SET PROBLEM 1:
Answer these from the passage on house price data below:
(a) What does the Bathrooms column hold?
(b) What are missing values filled with?
(c) What output column name does the StandardScaler write its result to?
[START PASSAGE TO READ]
SquareFootage: The area of the house in square feet.

Bedrooms: The number of bedrooms in the house.

Bathrooms: The number of bathrooms in the house.

Price: The price of the house.

In [40]:
# Step 1: Load  Data

# Sample dataset
data = [
    (1200, 3, 2, 300000),
    (1500, 4, 3, 350000),
    (800, 2, 1, 200000),
    (2500, None, 3, 450000),
    (1800, 4, 2, 400000),
    (2500, 5, 3, 500000),
    (None, 4, 3, 400000)

]

# Define schema
columns = ["SquareFootage", "Bedrooms", "Bathrooms", "Price"]

# Create DataFrame
df = spark.createDataFrame(data, schema=columns)
df.show()


+-------------+--------+---------+------+
|SquareFootage|Bedrooms|Bathrooms| Price|
+-------------+--------+---------+------+
|         1200|       3|        2|300000|
|         1500|       4|        3|350000|
|          800|       2|        1|200000|
|         2500|    NULL|        3|450000|
|         1800|       4|        2|400000|
|         2500|       5|        3|500000|
|         NULL|       4|        3|400000|
+-------------+--------+---------+------+



In [64]:
# Step 2: Data Preprocessing
from pyspark.ml.feature import VectorAssembler, StandardScaler

# Preprocessing

# Check for missing values
df.describe().show()
# Fill missing values (if any) with mean of the column
df = df.na.fill({
    'SquareFootage': df.agg({'SquareFootage': 'mean'}).collect()[0][0],
    'Bedrooms': df.agg({'Bedrooms': 'mean'}).collect()[0][0],
    'Bathrooms': df.agg({'Bathrooms': 'mean'}).collect()[0][0]
})
df.show()

# Normalize the features using StandardScaler if needed:
# Assemble features into a vector
assembler = VectorAssembler(inputCols=["SquareFootage", "Bedrooms", "Bathrooms"], outputCol="unscaled_features")
output = assembler.transform(df)
# Scale features
scaler = StandardScaler(inputCol="unscaled_features", outputCol="features", withStd=True, withMean=True)
scaler_model = scaler.fit(output)
scaled_output = scaler_model.transform(output)
# Show scaled features
scaled_output.select("features", "Price").show()
[END PASSAGE TO READ]
SET PROBLEM 2: Locate each line in the records below containing the word "distance", and copy those lines.
[START RECORDS TO PROCESS]
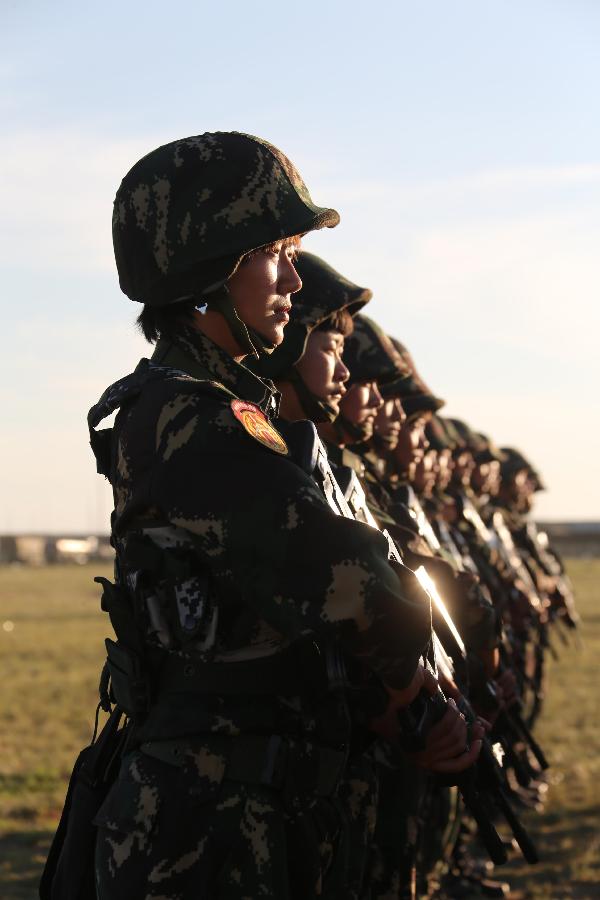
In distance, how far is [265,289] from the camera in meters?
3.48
[END RECORDS TO PROCESS]
[START RECORDS TO PROCESS]
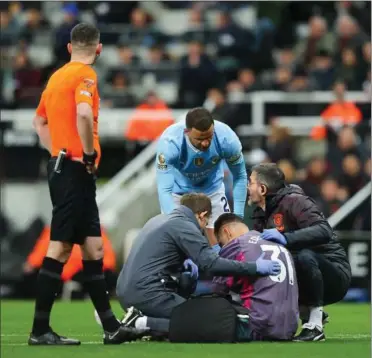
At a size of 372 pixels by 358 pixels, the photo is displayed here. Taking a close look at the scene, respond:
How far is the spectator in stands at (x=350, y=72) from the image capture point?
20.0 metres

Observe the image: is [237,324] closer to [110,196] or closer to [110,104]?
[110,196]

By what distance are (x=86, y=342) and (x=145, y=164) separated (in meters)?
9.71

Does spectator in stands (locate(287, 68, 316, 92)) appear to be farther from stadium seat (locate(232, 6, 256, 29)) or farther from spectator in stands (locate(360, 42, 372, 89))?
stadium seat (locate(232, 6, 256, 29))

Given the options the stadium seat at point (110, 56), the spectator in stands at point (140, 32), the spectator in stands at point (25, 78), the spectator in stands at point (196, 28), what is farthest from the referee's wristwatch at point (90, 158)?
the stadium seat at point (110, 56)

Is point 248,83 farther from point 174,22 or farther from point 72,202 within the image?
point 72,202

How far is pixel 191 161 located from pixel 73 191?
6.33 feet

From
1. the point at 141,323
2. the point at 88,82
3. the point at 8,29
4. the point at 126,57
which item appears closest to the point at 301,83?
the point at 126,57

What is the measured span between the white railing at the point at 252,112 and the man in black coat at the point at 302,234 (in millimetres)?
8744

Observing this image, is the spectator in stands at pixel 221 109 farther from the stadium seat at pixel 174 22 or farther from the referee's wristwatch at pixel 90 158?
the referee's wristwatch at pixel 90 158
[END RECORDS TO PROCESS]
FULL ANSWER 1:
(a) The number of bathrooms in the house.
(b) The mean of the column.
(c) "features"

FULL ANSWER 2:
In distance, how far is [265,289] from the camera in meters?
By what distance are (x=86, y=342) and (x=145, y=164) separated (in meters)?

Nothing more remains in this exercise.